### Texte fourni

•••••

Le Salaire de la Peur tournage dans le Gard:
Un tournage au bout de l’enfer
Le 15 avril 1953 le film d’Henri-Georges Clouzot
« Le Salaire de la Peur » est projeté au 6ème festival de
Cannes. L’un des juges le comédien Edward Robinson à la sortie de la projection
s’exclame : »Je viens de recevoir un génial coup de pied au
bas-ventre ». Le Grand Prix, l’équivalent aujourd’hui de la Palme d’Or est
attribué au film. Fait exceptionnel il reçoit aussi l’Ours d’Or de Berlin. Les
récompenses vont se succéder : le Prix Méliès en 1953, le British Academy
Film Award du meilleur film en 1955… Un succès immense avec plus de sept
millions de spectateurs.
Clouzot en visite au Brésil constate que
les grands groupes pétroliers volaient allégrement les ressources naturelles
d’Amérique du Sud. Cela lui donne l’idée d’adapter au cinéma le livre de
Georges Arnaud « Le Salaire de la Peur ».

•••••

### Matériel

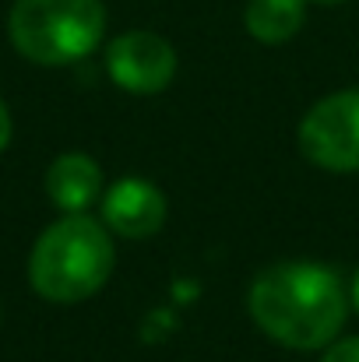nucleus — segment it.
<instances>
[{"label":"nucleus","mask_w":359,"mask_h":362,"mask_svg":"<svg viewBox=\"0 0 359 362\" xmlns=\"http://www.w3.org/2000/svg\"><path fill=\"white\" fill-rule=\"evenodd\" d=\"M342 278L317 260H282L253 274L246 292L250 320L282 349H328L349 320Z\"/></svg>","instance_id":"obj_1"},{"label":"nucleus","mask_w":359,"mask_h":362,"mask_svg":"<svg viewBox=\"0 0 359 362\" xmlns=\"http://www.w3.org/2000/svg\"><path fill=\"white\" fill-rule=\"evenodd\" d=\"M117 250L99 218L64 215L42 229L28 253V281L46 303L74 306L92 299L113 274Z\"/></svg>","instance_id":"obj_2"},{"label":"nucleus","mask_w":359,"mask_h":362,"mask_svg":"<svg viewBox=\"0 0 359 362\" xmlns=\"http://www.w3.org/2000/svg\"><path fill=\"white\" fill-rule=\"evenodd\" d=\"M14 49L42 67L78 64L106 35L103 0H14L7 14Z\"/></svg>","instance_id":"obj_3"},{"label":"nucleus","mask_w":359,"mask_h":362,"mask_svg":"<svg viewBox=\"0 0 359 362\" xmlns=\"http://www.w3.org/2000/svg\"><path fill=\"white\" fill-rule=\"evenodd\" d=\"M296 144L324 173H359V88L317 99L300 120Z\"/></svg>","instance_id":"obj_4"},{"label":"nucleus","mask_w":359,"mask_h":362,"mask_svg":"<svg viewBox=\"0 0 359 362\" xmlns=\"http://www.w3.org/2000/svg\"><path fill=\"white\" fill-rule=\"evenodd\" d=\"M106 74L130 95H159L176 78V49L148 28L120 32L106 46Z\"/></svg>","instance_id":"obj_5"},{"label":"nucleus","mask_w":359,"mask_h":362,"mask_svg":"<svg viewBox=\"0 0 359 362\" xmlns=\"http://www.w3.org/2000/svg\"><path fill=\"white\" fill-rule=\"evenodd\" d=\"M103 201V226L123 240H152L169 215L166 194L141 176H123L106 187Z\"/></svg>","instance_id":"obj_6"},{"label":"nucleus","mask_w":359,"mask_h":362,"mask_svg":"<svg viewBox=\"0 0 359 362\" xmlns=\"http://www.w3.org/2000/svg\"><path fill=\"white\" fill-rule=\"evenodd\" d=\"M46 197L64 215H81L103 197V169L85 151H64L46 169Z\"/></svg>","instance_id":"obj_7"},{"label":"nucleus","mask_w":359,"mask_h":362,"mask_svg":"<svg viewBox=\"0 0 359 362\" xmlns=\"http://www.w3.org/2000/svg\"><path fill=\"white\" fill-rule=\"evenodd\" d=\"M307 21V0H246L243 25L264 46L289 42Z\"/></svg>","instance_id":"obj_8"},{"label":"nucleus","mask_w":359,"mask_h":362,"mask_svg":"<svg viewBox=\"0 0 359 362\" xmlns=\"http://www.w3.org/2000/svg\"><path fill=\"white\" fill-rule=\"evenodd\" d=\"M321 362H359V338H335Z\"/></svg>","instance_id":"obj_9"},{"label":"nucleus","mask_w":359,"mask_h":362,"mask_svg":"<svg viewBox=\"0 0 359 362\" xmlns=\"http://www.w3.org/2000/svg\"><path fill=\"white\" fill-rule=\"evenodd\" d=\"M11 134H14V120H11V110H7V103L0 99V151L11 144Z\"/></svg>","instance_id":"obj_10"},{"label":"nucleus","mask_w":359,"mask_h":362,"mask_svg":"<svg viewBox=\"0 0 359 362\" xmlns=\"http://www.w3.org/2000/svg\"><path fill=\"white\" fill-rule=\"evenodd\" d=\"M349 303L359 310V267H356V274H353V288H349Z\"/></svg>","instance_id":"obj_11"},{"label":"nucleus","mask_w":359,"mask_h":362,"mask_svg":"<svg viewBox=\"0 0 359 362\" xmlns=\"http://www.w3.org/2000/svg\"><path fill=\"white\" fill-rule=\"evenodd\" d=\"M314 4H349V0H314Z\"/></svg>","instance_id":"obj_12"}]
</instances>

•••••

### Travail à effectuer
Poursuivez le texte consacré au tournage du « Salaire de la Peur » dans le Gard, en reprenant après sa dernière phrase.

### Réponse au problème
L’histoire est celle d’un
groupe d’exilés en Amérique Centrale qui tentent de s’échapper de l’enfer du
lieu en transportant de la nitroglycérine sur des routes à peine praticables. 500
km dans deux camions, pour éteindre un incendie dans un puits de pétrole. Une
compétition mortelle, surhumaine.. Un sinistre jeu de « quitte ou
double » périlleux avec une énorme prime, seul moyen de quitter ce village
de Las Piedras (Les Pierres en français, ce qui en dit long sur cet
environnement).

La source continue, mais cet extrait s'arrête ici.